The Michigan Department of Health and Human Services (DHHS) reported Tuesday that a total of 896,717 Michiganders have tested positive for COVID-19 and 19,832 have died from the virus — an additional 650 cases and 31 deaths since Friday.
The new numbers combine Saturday’s, Sunday’s, Monday’s and Tuesday’s recorded cases and deaths, with an average of 162 new confirmed cases per day, as DHHS now publishes COVID-19 data just twice weekly on Tuesdays and Fridays.
The state notes that 27 of the deaths announced come from the most recent review of vital records and testing data. This means that those individuals had already died, but are just now being flagged by the state as official COVID-19 deaths. The DHHS conducts this review process two times per week.

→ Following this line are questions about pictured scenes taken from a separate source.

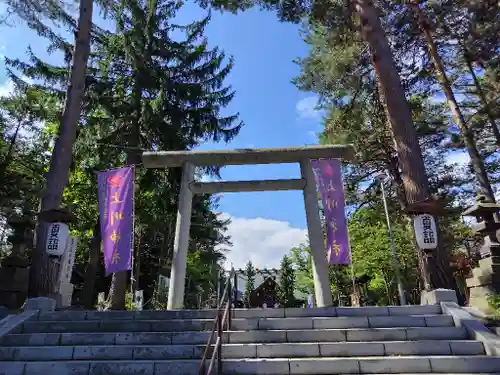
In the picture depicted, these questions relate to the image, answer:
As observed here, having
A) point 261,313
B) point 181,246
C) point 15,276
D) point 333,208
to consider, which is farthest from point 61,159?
point 333,208

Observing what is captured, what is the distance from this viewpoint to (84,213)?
1853cm

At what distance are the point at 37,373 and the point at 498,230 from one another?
8.14 meters

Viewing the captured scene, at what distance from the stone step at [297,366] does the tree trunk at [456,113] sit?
865 centimetres

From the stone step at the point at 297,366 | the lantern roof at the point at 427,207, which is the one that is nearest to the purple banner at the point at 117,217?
the stone step at the point at 297,366

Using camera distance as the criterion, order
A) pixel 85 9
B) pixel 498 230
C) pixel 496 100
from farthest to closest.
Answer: pixel 496 100 < pixel 85 9 < pixel 498 230

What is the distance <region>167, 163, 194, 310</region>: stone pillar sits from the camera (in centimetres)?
830

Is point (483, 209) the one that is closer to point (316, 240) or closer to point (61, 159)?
point (316, 240)

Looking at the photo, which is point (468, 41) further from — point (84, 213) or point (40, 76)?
point (84, 213)

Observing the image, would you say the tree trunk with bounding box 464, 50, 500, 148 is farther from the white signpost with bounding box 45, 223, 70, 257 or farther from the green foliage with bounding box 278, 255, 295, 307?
the white signpost with bounding box 45, 223, 70, 257

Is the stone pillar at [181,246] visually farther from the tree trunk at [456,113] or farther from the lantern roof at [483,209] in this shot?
the tree trunk at [456,113]

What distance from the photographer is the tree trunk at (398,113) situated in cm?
828

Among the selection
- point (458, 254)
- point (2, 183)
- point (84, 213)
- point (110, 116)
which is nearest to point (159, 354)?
point (110, 116)

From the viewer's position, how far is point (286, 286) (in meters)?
16.2

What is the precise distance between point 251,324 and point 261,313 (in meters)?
0.39
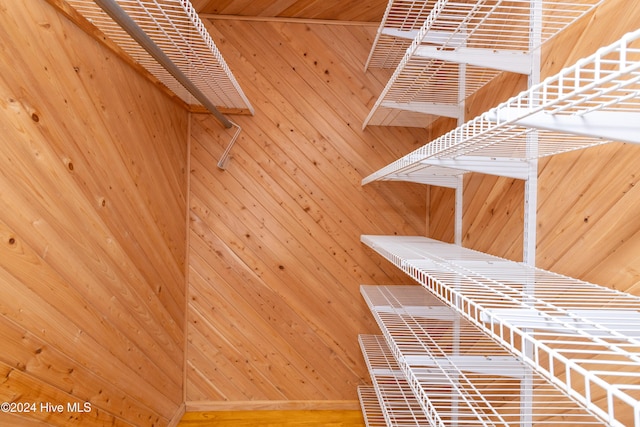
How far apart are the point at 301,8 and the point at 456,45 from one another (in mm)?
1495

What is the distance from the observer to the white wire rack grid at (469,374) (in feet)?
4.07

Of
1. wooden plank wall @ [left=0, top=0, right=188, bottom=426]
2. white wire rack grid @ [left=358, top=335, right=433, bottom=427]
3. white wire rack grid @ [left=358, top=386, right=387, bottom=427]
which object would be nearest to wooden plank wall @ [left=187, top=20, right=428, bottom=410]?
white wire rack grid @ [left=358, top=386, right=387, bottom=427]

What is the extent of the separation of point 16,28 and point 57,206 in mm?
513

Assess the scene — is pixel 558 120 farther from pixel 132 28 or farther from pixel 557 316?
pixel 132 28

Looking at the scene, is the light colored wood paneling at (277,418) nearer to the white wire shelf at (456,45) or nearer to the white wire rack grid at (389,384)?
the white wire rack grid at (389,384)

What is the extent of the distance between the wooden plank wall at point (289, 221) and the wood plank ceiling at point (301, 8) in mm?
Answer: 78

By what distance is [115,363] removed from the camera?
1.78 meters

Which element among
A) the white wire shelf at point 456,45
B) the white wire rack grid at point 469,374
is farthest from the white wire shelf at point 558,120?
the white wire rack grid at point 469,374

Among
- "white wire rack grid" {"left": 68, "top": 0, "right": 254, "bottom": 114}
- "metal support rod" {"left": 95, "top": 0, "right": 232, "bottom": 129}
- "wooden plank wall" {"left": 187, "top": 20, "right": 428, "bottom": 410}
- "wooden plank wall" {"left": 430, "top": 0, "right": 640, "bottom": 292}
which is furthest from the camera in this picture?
"wooden plank wall" {"left": 187, "top": 20, "right": 428, "bottom": 410}

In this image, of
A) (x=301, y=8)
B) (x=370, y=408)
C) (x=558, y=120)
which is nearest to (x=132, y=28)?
(x=558, y=120)

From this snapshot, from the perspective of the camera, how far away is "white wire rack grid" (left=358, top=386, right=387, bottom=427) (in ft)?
8.22

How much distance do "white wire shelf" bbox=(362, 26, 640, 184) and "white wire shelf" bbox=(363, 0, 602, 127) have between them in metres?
0.29

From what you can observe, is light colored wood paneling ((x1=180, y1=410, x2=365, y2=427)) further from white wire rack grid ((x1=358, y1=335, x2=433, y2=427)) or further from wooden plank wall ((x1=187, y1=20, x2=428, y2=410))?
white wire rack grid ((x1=358, y1=335, x2=433, y2=427))

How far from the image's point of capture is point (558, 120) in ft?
2.26
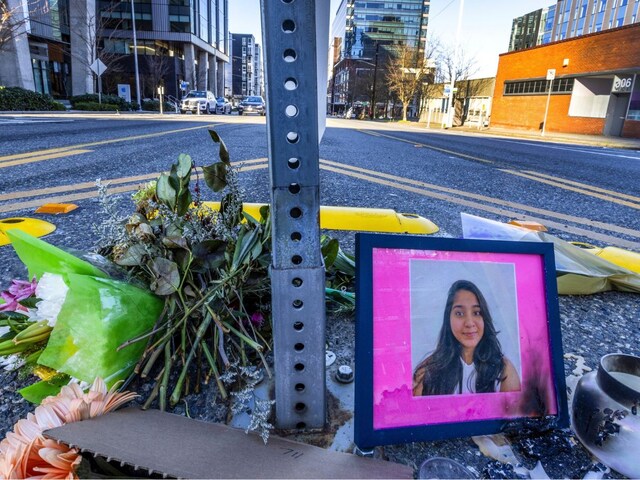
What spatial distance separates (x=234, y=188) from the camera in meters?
1.41

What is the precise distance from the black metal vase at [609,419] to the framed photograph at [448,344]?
5cm

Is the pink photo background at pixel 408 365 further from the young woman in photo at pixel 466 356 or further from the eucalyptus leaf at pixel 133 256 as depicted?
the eucalyptus leaf at pixel 133 256

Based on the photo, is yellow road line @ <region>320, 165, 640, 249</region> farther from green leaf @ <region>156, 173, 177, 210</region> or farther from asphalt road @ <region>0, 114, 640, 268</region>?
green leaf @ <region>156, 173, 177, 210</region>

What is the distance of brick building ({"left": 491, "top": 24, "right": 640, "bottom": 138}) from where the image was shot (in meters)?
22.6

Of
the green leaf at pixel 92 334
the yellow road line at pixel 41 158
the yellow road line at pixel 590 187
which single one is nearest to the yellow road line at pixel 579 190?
the yellow road line at pixel 590 187

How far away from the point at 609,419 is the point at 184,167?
1.31 meters

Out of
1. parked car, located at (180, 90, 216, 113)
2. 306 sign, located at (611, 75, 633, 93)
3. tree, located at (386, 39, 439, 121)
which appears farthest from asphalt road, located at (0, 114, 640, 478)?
tree, located at (386, 39, 439, 121)

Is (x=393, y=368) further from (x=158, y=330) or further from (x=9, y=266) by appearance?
(x=9, y=266)

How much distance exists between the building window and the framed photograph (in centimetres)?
3100

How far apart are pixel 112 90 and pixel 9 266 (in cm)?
4596

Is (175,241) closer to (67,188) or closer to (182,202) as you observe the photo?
(182,202)

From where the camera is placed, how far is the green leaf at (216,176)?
131 cm

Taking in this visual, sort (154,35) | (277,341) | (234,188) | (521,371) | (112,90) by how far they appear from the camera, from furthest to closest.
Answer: (154,35) < (112,90) < (234,188) < (521,371) < (277,341)

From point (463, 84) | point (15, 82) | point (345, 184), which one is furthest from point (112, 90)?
point (345, 184)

DHHS also reports that an additional 105,771 Michiganders have been identified as “probable” cases for COVID-19, as well as 1,260 probable deaths. The department began tracking probable cases on April 5, 2020.
Combining the state’s confirmed positive cases with probable cases brings the total up to 4881,002, statewide cases and 21,092 deaths.
The virus has been detected in all of Michigan’s 83 counties. The state’s COVID-19 fatality rate is currently at 2.2%.
As of Friday, 870,140 people have recovered from COVID-19, according to the state.
The first two cases of COVID-19 were reported in the state on March 10, 2020. Gov. Gretchen Whitmer declared a state of emergency that day.
Johns Hopkins University reports that there are more than 187.6 million confirmed cases worldwide and 4 million deaths. The United States makes up a significant portion of those, as more than 33.9 million confirmed cases and 607,618 deaths have been recorded nationally.